„Das ist ja komisch“, murmelt Miriam. Sie steckt das Ei wieder in die Tasche und hat plötzlich eine Eingebung. Wie durch Zauberei findet sie im Nu alle Verstecke und hat bei Weitem mehr Eier gesammelt als ihre Brüder. Dieses Jahr ist sie die Siegerin.
Am Abend begutachtet Miriam ihre Beute. Auch das goldene Ei liegt dabei. Es kommt ihr sehr seltsam vor, gerade als sie ihren Wunsch ausgesprochen hat, zeigt das Ei eine kleinere Zahl an und sie findet alle Eier.
Miriam wird den Gedanken nicht los, dass das Ei vielleicht Wünsche erfüllt. Genauso viele, wie die Zahl auf Schale.
Miriam nimmt das Ei in die Hand. „Ich wünsche mir drei Wünsche“, sagt sie leise.
Wieder beginnt das Ei zu vibrieren.

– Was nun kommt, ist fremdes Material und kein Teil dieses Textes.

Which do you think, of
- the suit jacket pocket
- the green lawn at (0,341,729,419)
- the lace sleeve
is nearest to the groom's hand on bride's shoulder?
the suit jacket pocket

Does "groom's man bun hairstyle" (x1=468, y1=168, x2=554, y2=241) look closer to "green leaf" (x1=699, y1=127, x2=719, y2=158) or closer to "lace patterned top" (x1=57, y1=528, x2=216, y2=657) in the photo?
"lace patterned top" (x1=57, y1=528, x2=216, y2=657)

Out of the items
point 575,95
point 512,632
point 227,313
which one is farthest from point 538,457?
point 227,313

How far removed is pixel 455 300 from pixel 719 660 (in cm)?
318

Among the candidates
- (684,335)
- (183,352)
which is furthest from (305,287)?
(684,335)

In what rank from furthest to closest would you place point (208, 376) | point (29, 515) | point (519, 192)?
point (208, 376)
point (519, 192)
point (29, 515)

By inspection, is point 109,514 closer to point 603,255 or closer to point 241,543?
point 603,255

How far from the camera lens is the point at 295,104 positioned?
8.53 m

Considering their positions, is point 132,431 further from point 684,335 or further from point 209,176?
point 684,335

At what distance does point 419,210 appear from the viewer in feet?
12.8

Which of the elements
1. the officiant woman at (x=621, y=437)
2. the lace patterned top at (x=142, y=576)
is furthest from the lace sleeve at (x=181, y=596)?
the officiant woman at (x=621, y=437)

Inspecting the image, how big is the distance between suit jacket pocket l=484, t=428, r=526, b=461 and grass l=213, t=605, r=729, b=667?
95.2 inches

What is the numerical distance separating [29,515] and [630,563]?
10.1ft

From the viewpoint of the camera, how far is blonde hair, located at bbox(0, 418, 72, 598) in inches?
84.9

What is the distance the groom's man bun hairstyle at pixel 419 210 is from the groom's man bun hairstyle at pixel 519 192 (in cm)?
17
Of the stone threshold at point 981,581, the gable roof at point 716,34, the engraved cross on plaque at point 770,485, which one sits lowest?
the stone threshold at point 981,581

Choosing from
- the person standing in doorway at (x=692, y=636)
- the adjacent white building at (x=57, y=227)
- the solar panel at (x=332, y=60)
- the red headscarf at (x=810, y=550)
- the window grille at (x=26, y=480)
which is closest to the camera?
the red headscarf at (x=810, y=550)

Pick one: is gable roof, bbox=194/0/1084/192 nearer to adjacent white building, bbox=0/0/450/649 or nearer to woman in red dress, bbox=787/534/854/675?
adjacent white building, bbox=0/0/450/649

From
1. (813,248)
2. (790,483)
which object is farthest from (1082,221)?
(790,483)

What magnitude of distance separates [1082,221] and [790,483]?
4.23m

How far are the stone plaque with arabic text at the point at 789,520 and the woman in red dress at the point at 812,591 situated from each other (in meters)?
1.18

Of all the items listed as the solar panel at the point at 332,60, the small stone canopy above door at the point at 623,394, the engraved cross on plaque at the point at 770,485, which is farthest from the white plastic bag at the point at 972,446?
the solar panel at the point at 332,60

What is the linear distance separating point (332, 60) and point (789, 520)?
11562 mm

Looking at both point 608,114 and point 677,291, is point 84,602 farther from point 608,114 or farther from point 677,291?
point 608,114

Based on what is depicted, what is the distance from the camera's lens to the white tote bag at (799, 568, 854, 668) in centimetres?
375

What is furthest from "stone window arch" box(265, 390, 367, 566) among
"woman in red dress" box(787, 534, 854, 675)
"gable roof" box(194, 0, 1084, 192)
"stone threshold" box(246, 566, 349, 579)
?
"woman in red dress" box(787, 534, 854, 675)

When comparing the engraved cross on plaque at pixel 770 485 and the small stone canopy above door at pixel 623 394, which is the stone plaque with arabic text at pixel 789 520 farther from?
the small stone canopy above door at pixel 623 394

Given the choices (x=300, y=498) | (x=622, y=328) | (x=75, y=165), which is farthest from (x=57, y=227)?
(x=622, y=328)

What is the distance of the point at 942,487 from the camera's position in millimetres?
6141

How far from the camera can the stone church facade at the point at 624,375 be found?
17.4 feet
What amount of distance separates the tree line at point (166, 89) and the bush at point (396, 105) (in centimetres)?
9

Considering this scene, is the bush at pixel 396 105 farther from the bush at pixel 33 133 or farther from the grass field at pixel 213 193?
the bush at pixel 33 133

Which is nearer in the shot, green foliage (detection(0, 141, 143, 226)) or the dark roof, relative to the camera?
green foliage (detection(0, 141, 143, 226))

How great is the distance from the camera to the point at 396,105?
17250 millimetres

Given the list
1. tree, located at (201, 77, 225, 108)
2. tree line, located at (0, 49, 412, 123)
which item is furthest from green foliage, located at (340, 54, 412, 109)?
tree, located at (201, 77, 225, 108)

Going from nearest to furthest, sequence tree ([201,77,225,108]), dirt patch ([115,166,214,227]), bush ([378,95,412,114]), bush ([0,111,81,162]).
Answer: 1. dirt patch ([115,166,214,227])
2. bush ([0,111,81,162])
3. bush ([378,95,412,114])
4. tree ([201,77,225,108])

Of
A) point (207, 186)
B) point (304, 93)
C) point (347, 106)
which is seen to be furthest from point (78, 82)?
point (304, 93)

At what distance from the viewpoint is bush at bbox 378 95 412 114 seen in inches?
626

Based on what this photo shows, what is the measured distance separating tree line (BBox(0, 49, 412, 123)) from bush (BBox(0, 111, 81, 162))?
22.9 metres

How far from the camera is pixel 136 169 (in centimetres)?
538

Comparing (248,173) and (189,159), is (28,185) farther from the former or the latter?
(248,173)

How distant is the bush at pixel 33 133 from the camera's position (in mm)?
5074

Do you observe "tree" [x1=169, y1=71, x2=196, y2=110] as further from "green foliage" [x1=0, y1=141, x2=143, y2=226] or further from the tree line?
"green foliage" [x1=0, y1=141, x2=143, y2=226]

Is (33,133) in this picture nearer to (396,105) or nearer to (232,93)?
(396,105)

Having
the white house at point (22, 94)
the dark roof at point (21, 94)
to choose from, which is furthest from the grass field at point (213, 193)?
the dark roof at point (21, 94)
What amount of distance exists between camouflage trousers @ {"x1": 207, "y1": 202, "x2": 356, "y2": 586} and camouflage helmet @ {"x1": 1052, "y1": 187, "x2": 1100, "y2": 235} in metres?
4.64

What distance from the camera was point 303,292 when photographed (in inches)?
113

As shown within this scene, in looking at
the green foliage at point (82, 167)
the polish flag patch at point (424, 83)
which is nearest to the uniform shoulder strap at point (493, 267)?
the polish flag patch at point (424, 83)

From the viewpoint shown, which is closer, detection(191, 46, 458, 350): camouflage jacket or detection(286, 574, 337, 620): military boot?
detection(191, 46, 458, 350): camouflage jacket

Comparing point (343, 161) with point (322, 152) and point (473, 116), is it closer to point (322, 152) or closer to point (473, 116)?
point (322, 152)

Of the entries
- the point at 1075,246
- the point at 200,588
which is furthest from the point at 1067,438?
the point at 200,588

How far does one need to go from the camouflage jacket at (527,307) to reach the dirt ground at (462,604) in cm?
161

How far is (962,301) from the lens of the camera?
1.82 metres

Doch dieses Mal wechselt es auch die Farbe, es wird Rot. Mit silberner Farbe erscheinen die Wörter: „DAS GEHT NICHT!“
„Du meine Güte, das Ei kann sich mitteilen“, staunt Miriam.
Die rote Farbe und der Schriftzug verwinden wieder und das Ei ist nun wieder golden mit einer silbernen Zwei.
„Okay, noch ein Versuch, ich wünsche mir ganz viel Geld.“
Wieder verfärbt sich das Ei Rot, und in silberner Schrift kommt wieder zum Vorschein: „DAS GEHT NICHT!“
„Alles klar, das geht also auch nicht. Nun gut. Ich wünsche mir Gesundheit für mich und meine Familie.“
Das Ei beginnt endlich zu vibrieren und es wird wieder warm, langsam verschwindet die Zwei und eine silberne Eins taucht auf.
„Jetzt habe ich nur noch einen Wunsch frei“, sagt Miriam leise. Behutsam legt sie das Ei wieder hin.
Am nächsten Morgen geht Miriam in die Küche zum Frühstücken. Ihr Vater grübelt über der Zeitung und murmelt vor sich hin. Er ist schon seit über einem Jahr arbeitslos. Aufgrund der Wirtschaftskrise musste die Firma, in der er über 20 Jahre gearbeitet hat, schließen.
Miriam hat plötzlich eine Idee. Schnell rennt sie in ihr Zimmer und nimmt das Ei in die Hand. „Ich wünsche mir, dass mein Papa wieder Arbeit findet“, sagt sie.
Wieder vibriert das Ei und es wird warm. Die silberne eins verschwindet und das Ei beginnt zu schrumpfen, bis es mit einem leisen Blubb plötzlich verschwunden ist.
Rasch rennt Miriam runter in die Küche, doch nichts ist passiert. Enttäuscht isst sie ihr Frühstück.
„Warum hat das denn nicht funktioniert?“, fragt sie sich, als sie am Abend auf ihrem Bett sitzt.
Drei Tage später. Der Briefträger klingelt.
„Klara!!!“, hört Miriam ihren Vater nach ihrer Mutter rufen.
Geschwind läuft Miriam in die Küche und sieht ihre Eltern, die gebannt ein Stück Papier anstarren.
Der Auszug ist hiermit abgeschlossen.